Over a decade before the Woody Allen-Soon Yi scandal and 28 years before Roman Polanski‘s arrest in Zurich, there was a delightful little French film about a 30-something piano player (Patrick Dewaere) reluctantly and guiltily slipping into a relationship with his 14 year-old stepdaughter (Ariel Besse). Largely, it must be said, because her pursuit of him is so urgent and relentless. Yep, yep…cue the outrage! But in its own delicate and melancholy way, it worked. Only in France, I suppose, and way back when.
The film was Bertrand Blier‘s Beau Pere (’81), and for some reason it came to mind an hour or two ago.

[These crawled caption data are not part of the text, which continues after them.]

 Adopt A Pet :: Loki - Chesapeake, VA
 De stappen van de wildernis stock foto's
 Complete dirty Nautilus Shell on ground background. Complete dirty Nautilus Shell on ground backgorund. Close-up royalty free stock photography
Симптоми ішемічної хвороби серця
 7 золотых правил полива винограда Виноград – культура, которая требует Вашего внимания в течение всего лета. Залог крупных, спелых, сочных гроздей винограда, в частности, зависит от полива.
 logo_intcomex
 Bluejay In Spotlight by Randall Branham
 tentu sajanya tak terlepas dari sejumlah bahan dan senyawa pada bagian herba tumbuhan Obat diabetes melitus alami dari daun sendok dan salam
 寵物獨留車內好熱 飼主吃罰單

I don’t feel the slightest guilt in recommending it.
Something tells me that such a film would never be made in today’s France, and it goes without saying U.S. viewers would never tolerate the thought, much less the reality, of a Hollywood version. But it’s a genuinely likable and sensitive little film, or so I recall. It’s quite a feat to pull off a tricky situation of this sort without sounding the moral alarm bells, but Blier somehow managed it.
All I know is that it felt mostly okay when Dewaere and Besse had their intimate moment. I can’t remember if it happened more than once, but I know the tone was calibrated just so and Dewaere’s guilt was performed at just the right pitch so that Beau Pere didn’t feel like Lolita. Don’t ask me to precisely explain. It’s been nearly 30 years since I’ve seen it. No VHS, laser disc, DVD…nothing.

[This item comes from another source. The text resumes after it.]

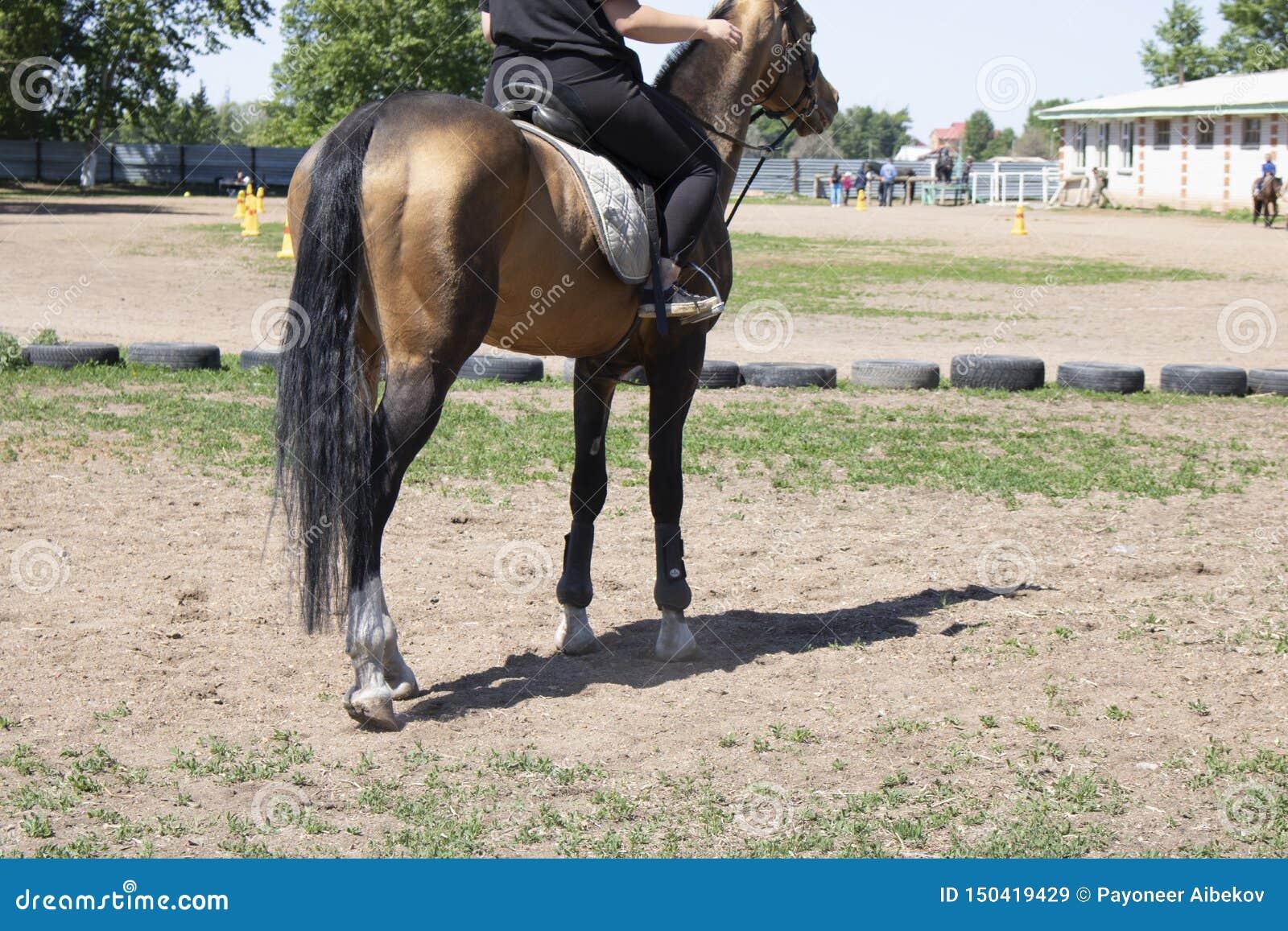 后侧方马,骑师乘坐公马、草和轮子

I just wish I still lived in a world in which films like Beau Pere were made and seen and enjoyed and then shrugged off. No such luck in 2010 Trollworld. It’s a matter of seconds before somebody makes a crack…forget it. Not going there.
Beau Pere‘s Remi is one of Dewaere‘s best roles, and nearly his last. He shot himself in July 1982, or roughly a year after Beau Pere‘s release. Deweare was also superb in Blier’s Going Places and Get Out Your Handkerchiefs.